TASK DESCRIPTION: Swap "farthest" for "most distant" everywhere in the listing below, changing nothing else. Leave the pictures out of your answer.
Start of DATA RECORDS
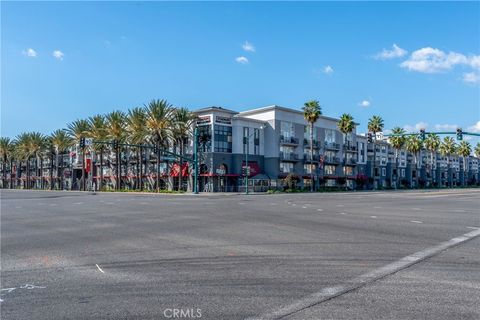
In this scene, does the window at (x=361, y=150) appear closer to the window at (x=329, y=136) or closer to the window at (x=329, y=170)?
the window at (x=329, y=136)

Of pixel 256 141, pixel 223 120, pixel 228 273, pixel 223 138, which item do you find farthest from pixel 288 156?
pixel 228 273

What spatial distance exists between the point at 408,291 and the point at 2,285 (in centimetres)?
642

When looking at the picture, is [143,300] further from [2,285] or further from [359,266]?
[359,266]

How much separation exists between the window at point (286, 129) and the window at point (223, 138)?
Answer: 1155 cm

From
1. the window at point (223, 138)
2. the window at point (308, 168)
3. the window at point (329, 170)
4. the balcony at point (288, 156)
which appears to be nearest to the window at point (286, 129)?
the balcony at point (288, 156)

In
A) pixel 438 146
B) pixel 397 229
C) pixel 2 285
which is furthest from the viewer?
pixel 438 146

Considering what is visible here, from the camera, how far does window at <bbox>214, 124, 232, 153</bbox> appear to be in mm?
68500

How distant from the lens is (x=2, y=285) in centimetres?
662

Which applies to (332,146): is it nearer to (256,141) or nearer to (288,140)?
(288,140)

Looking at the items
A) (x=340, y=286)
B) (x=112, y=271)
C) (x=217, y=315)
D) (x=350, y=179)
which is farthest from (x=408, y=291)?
(x=350, y=179)

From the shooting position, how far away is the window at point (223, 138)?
6850 centimetres

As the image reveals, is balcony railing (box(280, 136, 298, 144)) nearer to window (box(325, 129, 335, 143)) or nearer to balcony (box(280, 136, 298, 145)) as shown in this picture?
balcony (box(280, 136, 298, 145))

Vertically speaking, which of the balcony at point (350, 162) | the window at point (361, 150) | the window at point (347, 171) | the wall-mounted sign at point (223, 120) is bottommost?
the window at point (347, 171)

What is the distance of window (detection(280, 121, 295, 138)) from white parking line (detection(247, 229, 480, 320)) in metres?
67.3
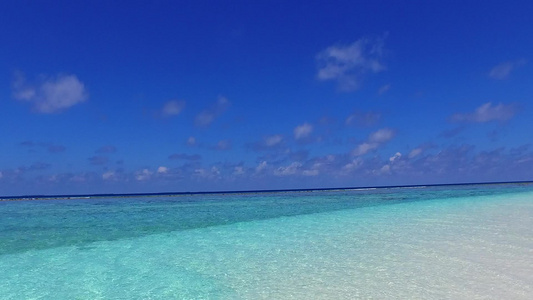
End of DATA RECORDS
FULL RESPONSE:
In this scene, does the window at (x=361, y=150) appear closer to the window at (x=329, y=136) or closer to the window at (x=329, y=170)?
the window at (x=329, y=136)

Of pixel 256 141, pixel 223 120, pixel 228 273, pixel 223 138, which item do you find most distant from pixel 288 156?
pixel 228 273

What spatial distance exists between the point at 408,291 and the point at 2,285 (in centimetres)?
642

When looking at the picture, is [143,300] further from [2,285] or further from [359,266]?
[359,266]

How much separation exists between the window at point (286, 129) and the window at point (223, 138)?
Answer: 1155 cm

From
1. the window at point (223, 138)
2. the window at point (308, 168)
3. the window at point (329, 170)
4. the balcony at point (288, 156)
which appears to be nearest to the window at point (286, 129)?
the balcony at point (288, 156)

In
A) pixel 438 146
B) pixel 397 229
C) pixel 2 285
which is furthest from the viewer?
pixel 438 146

Considering what is visible here, from the camera, how far does window at <bbox>214, 124, 232, 153</bbox> appear to be in mm?
68500

How distant from the lens is (x=2, y=285) in centimetres?
662

Which applies to (332,146): is it nearer to (256,141) or nearer to (288,140)?
(288,140)

Looking at the items
A) (x=340, y=286)
B) (x=112, y=271)
C) (x=217, y=315)
D) (x=350, y=179)
which is most distant from (x=408, y=291)?
(x=350, y=179)

From the shooting position, how far away is the window at point (223, 138)?
6850 centimetres

As the image reveals, is balcony railing (box(280, 136, 298, 144)) nearer to window (box(325, 129, 335, 143)) or nearer to balcony (box(280, 136, 298, 145)) as shown in this picture?
balcony (box(280, 136, 298, 145))

Vertically speaking, which of the balcony at point (350, 162) | the window at point (361, 150) | the window at point (347, 171) | the wall-mounted sign at point (223, 120) is bottommost?
the window at point (347, 171)

What is the distance of window (detection(280, 121, 295, 138)) from white parking line (detection(247, 229, 480, 320)) in metres?
67.3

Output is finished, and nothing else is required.